Member of the Pennsylvania House of Representatives from the 126th district
- In office January 5, 1993 – November 30, 2012
- Preceded by: Paul J. Angstadt
- Succeeded by: Mark Rozzi

Personal details
- Born: September 1, 1960 (age 65) Muhlenberg Township, Berks County, Pennsylvania
- Party: Democratic
- Spouse: Sharon Santoni
- Children: Emma Rose Santoni Lia Rae Santoni
- Alma mater: Villanova University
- Occupation: Finance officer, politician

= Dante Santoni =

American politician

Dante Santoni Jr. (born September 1, 1960) is former a Democratic member of the Pennsylvania House of Representatives, representing the 126th Legislative District from 1993 to 2010. The district is located in Berks County, covering Alsace Township, Laureldale, Lower Alsace Township, Mount Penn, Muhlenberg Township, and St.

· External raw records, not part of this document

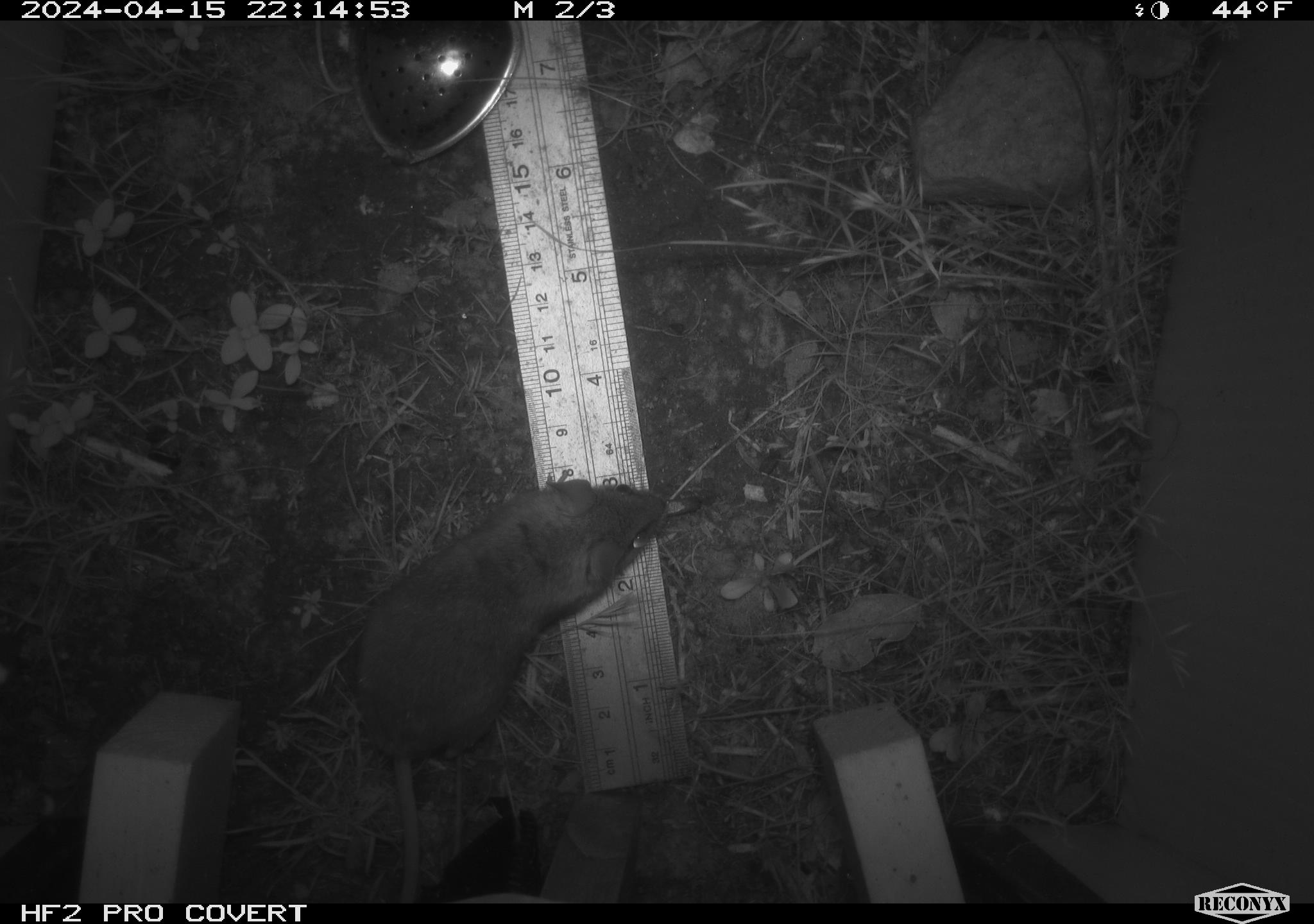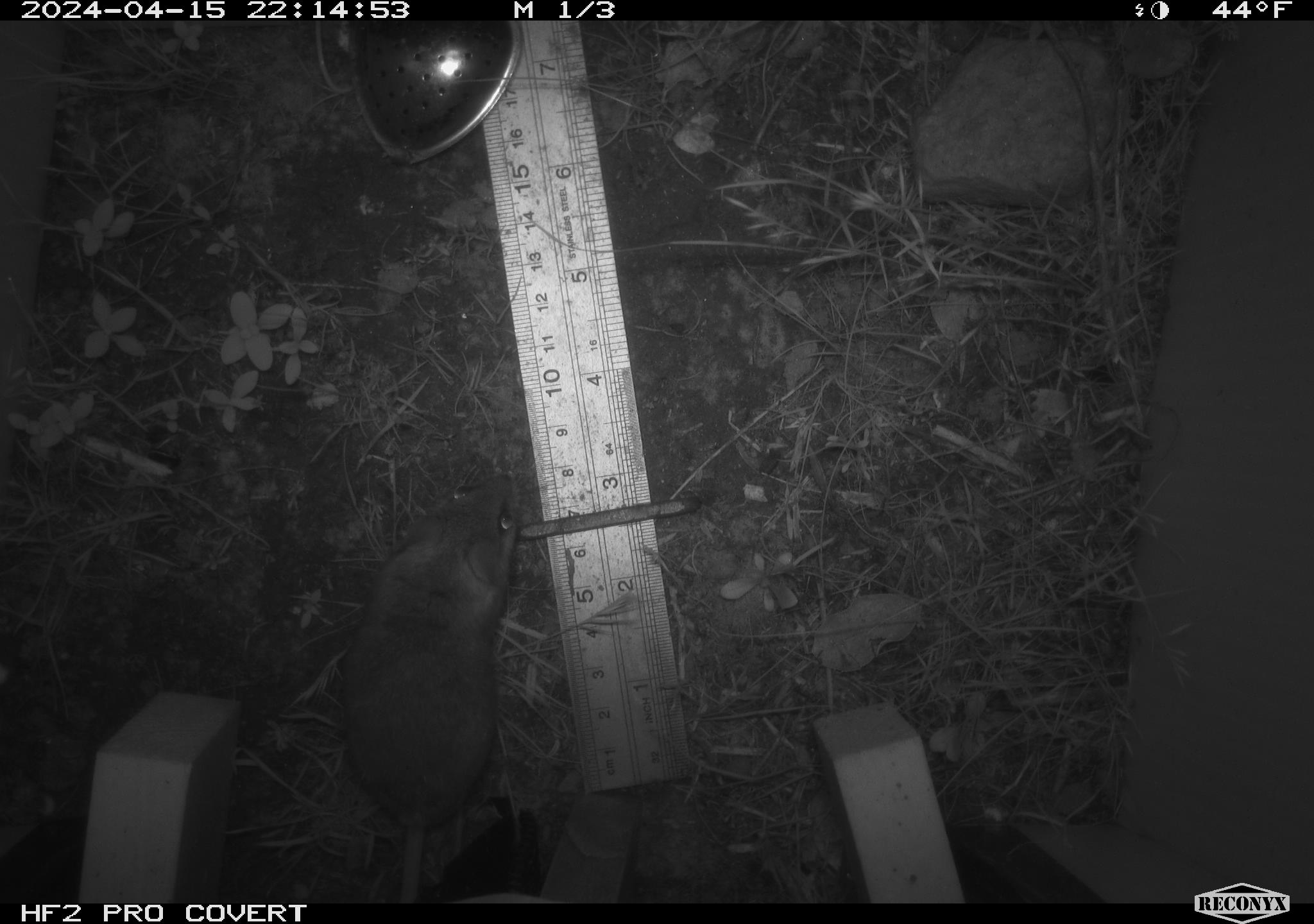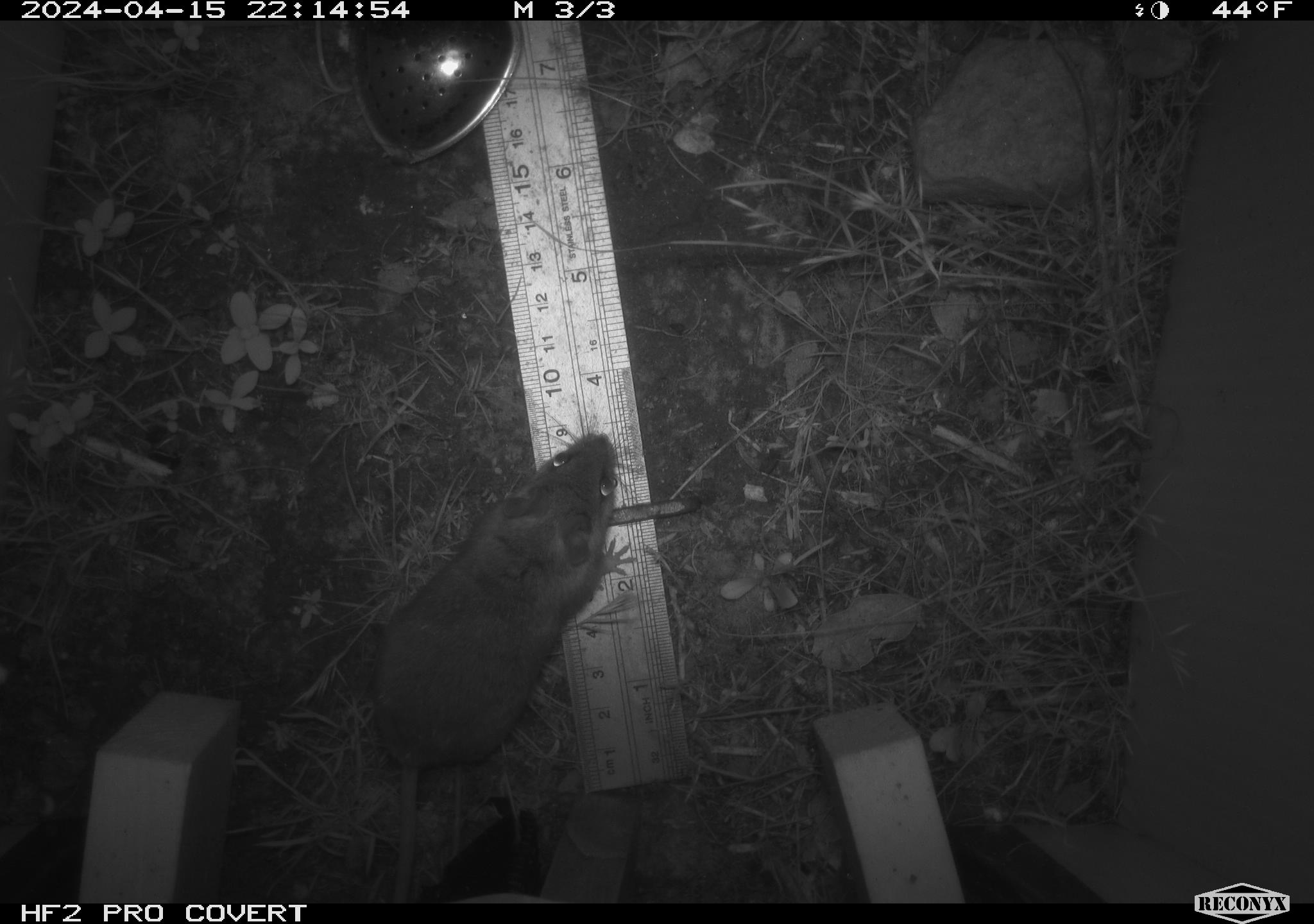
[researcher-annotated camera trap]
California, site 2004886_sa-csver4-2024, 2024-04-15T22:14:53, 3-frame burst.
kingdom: Animalia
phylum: Chordata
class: Mammalia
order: Rodentia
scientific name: Rodentia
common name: mouse species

Lawrence, and parts of Exeter Township and Reading.

==Biography==
Santoni was born in Reading, Pennsylvania, to Dante and Carmella (née Cagnetti) Santoni. He graduated from Muhlenberg High School in 1978, and earned a B.S. in accounting from Villanova University in 1982. He then worked as a field representative and loan officer with Southeast Farm Credit Service until 1983. Between 1984 and 1992, he was finance director, township secretary, and commissioner in Muhlenberg Township.

Santoni was elected to the Pennsylvania House of Representatives on November 3, 1992, and was sworn into office on January 5, 1993. He has subsequently been re-elected nine times. Following the death of state Senator Michael O'Pake in 2010, he briefly ran for the Democratic nomination for the 11th District but withdrew in favor of Judy Schwank, a former Berks County Commissioner.